> [To do] Pull out every line below that contains the word "recorded". Case counts.

> [Provided data]
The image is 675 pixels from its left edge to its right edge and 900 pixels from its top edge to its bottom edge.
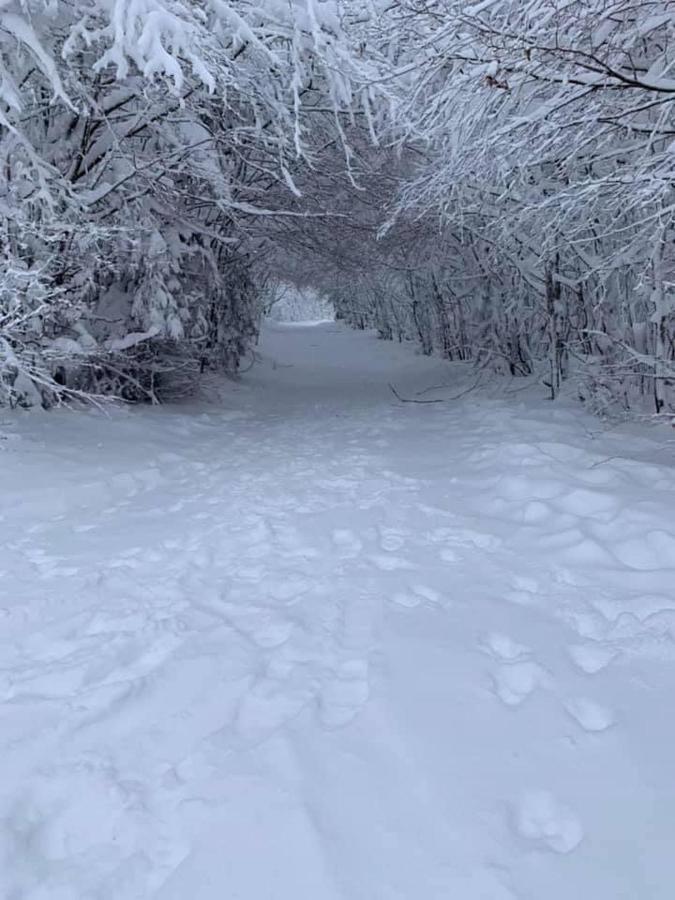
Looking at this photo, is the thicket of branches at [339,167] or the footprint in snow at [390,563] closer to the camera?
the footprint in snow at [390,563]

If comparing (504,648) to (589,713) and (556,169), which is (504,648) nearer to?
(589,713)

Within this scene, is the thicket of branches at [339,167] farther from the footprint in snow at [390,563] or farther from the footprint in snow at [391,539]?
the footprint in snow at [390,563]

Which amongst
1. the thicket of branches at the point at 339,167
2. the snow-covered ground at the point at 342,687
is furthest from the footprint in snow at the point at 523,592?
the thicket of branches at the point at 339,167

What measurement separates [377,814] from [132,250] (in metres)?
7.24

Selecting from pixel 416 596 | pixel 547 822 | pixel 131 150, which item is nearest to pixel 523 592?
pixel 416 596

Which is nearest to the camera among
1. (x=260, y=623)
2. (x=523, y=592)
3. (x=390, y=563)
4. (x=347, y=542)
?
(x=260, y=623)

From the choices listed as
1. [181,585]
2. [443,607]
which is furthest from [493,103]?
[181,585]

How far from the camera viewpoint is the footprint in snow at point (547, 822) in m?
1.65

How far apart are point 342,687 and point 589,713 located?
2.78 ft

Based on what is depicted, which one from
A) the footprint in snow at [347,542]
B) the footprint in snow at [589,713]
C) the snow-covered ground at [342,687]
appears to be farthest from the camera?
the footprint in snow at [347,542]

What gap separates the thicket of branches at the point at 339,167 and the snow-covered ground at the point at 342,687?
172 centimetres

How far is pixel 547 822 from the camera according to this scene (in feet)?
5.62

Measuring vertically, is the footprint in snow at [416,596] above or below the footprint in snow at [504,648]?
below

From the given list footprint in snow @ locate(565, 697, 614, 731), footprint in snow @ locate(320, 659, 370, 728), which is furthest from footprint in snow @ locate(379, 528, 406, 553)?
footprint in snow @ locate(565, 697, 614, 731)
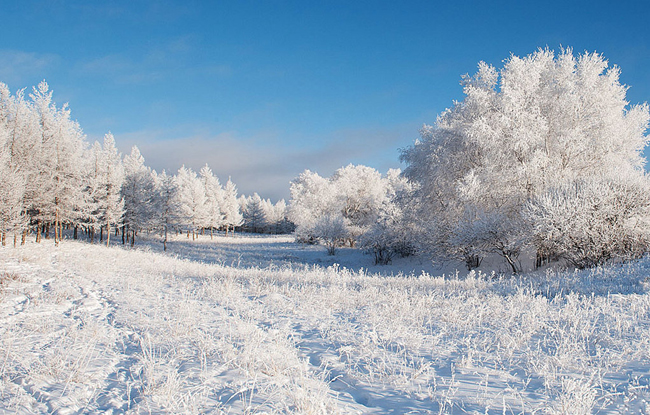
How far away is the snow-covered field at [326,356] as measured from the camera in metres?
...
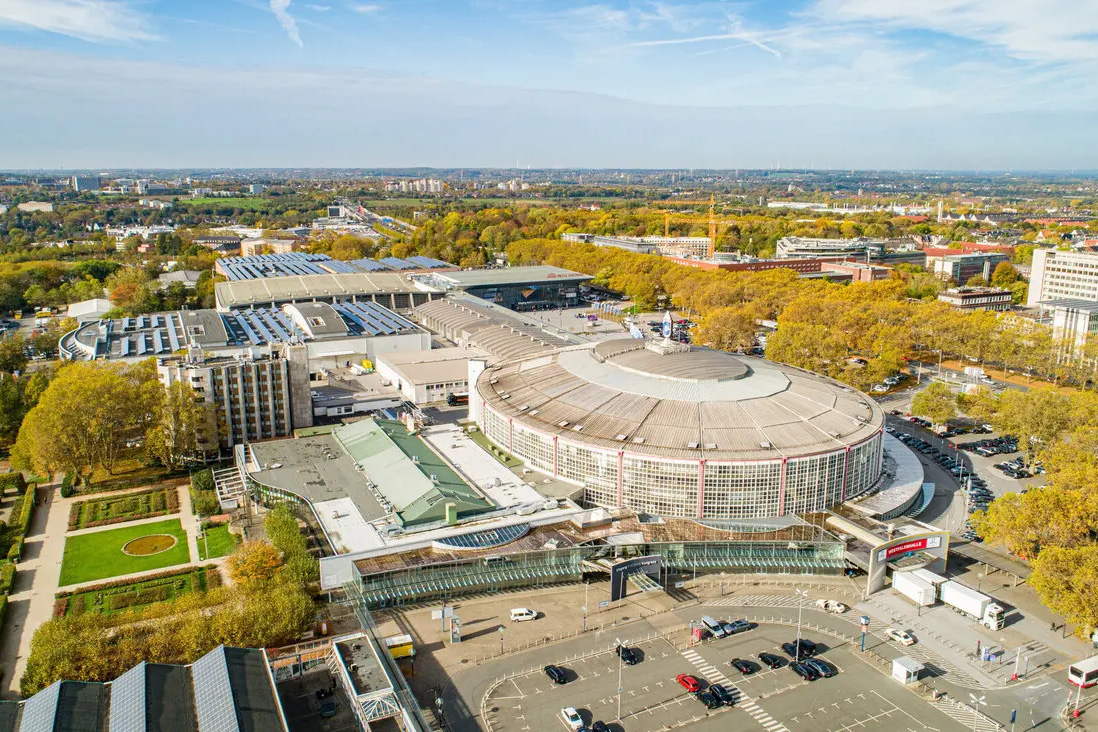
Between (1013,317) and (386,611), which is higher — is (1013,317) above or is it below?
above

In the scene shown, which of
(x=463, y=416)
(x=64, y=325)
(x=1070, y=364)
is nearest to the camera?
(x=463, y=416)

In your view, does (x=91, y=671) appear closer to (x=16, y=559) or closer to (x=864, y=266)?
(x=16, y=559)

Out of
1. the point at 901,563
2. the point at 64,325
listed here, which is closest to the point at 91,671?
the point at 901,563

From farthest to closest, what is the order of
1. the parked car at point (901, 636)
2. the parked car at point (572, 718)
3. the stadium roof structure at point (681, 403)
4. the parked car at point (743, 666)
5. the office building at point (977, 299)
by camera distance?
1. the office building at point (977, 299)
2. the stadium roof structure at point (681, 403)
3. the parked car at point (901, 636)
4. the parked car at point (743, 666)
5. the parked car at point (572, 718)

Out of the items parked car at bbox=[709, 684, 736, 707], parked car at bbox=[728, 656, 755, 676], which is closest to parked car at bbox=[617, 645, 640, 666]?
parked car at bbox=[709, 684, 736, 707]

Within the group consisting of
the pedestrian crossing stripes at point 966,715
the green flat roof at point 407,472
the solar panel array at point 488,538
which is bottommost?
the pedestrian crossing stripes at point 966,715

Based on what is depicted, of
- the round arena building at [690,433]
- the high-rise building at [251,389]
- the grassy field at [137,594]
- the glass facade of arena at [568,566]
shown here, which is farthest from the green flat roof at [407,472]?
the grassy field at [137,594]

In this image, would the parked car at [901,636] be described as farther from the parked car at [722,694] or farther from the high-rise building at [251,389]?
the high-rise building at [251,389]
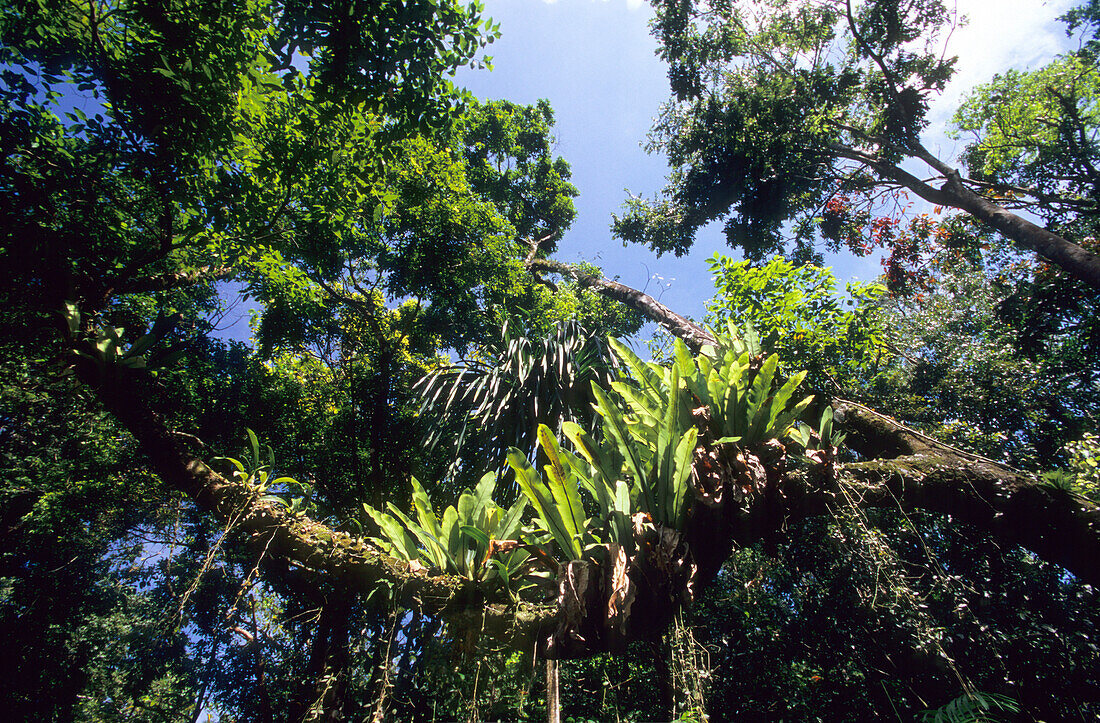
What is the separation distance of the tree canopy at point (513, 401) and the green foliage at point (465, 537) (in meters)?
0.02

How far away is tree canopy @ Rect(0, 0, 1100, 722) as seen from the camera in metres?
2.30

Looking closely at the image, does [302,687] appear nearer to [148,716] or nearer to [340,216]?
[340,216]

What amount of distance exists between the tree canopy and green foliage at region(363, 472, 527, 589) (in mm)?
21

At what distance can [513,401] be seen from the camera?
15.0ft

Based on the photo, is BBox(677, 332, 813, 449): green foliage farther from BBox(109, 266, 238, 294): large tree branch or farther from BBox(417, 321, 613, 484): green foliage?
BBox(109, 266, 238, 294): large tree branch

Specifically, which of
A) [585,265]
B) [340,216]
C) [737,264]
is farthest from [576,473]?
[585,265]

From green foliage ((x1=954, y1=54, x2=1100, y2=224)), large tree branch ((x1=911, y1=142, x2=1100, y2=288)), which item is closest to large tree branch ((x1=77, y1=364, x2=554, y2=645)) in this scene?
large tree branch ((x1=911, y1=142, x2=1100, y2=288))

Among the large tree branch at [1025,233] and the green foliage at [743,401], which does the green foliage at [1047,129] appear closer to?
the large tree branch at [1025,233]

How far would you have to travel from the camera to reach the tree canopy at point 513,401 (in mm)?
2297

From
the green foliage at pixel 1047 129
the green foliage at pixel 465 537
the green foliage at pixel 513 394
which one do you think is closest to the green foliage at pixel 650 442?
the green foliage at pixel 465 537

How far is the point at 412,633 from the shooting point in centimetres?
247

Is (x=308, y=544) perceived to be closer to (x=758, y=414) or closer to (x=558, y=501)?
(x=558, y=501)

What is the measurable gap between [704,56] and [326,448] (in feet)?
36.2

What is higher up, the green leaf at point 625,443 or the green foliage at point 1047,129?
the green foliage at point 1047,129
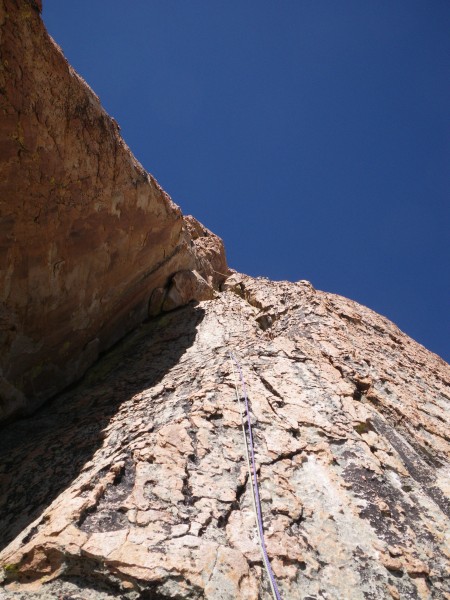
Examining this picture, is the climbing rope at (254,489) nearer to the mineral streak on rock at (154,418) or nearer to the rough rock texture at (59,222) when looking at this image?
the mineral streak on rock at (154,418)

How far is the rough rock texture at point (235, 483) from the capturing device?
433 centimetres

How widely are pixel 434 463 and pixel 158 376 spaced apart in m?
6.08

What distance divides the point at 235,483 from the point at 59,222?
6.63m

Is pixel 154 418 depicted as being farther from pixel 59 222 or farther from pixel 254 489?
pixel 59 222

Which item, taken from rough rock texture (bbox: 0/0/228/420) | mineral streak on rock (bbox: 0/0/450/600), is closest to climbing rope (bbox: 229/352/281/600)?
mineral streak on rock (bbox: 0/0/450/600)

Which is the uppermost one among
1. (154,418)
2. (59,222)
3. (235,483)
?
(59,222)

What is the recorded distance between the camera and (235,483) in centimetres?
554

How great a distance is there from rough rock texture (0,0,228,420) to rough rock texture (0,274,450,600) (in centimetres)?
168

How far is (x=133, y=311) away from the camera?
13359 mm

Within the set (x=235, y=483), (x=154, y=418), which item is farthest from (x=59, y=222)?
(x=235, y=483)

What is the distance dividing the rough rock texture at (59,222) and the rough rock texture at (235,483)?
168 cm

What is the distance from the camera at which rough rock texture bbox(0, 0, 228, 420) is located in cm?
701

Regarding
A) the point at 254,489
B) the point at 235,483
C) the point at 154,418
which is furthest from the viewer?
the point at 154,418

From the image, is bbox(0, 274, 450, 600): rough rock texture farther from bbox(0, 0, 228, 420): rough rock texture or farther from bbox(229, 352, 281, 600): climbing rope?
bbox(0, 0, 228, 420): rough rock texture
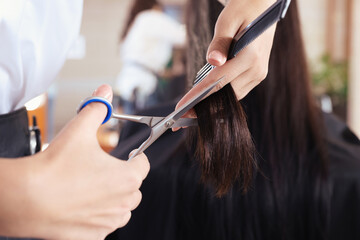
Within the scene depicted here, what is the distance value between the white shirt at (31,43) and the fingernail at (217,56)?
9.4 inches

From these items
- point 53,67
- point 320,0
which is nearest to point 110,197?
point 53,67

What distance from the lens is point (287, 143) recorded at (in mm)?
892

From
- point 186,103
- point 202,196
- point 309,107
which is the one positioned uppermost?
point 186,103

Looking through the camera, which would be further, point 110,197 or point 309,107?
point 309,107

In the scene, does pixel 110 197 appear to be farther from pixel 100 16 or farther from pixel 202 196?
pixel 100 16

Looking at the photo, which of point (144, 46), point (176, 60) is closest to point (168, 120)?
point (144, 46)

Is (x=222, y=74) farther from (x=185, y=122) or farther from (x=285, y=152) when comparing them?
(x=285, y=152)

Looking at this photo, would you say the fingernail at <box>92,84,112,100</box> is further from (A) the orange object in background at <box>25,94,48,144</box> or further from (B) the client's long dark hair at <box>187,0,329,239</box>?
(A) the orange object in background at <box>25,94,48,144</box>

> [Answer in full]
What is the recorded distance between the camera and (235,483) in centimetres?
What distance from the lens is point (287, 143) recorded at (in mm)?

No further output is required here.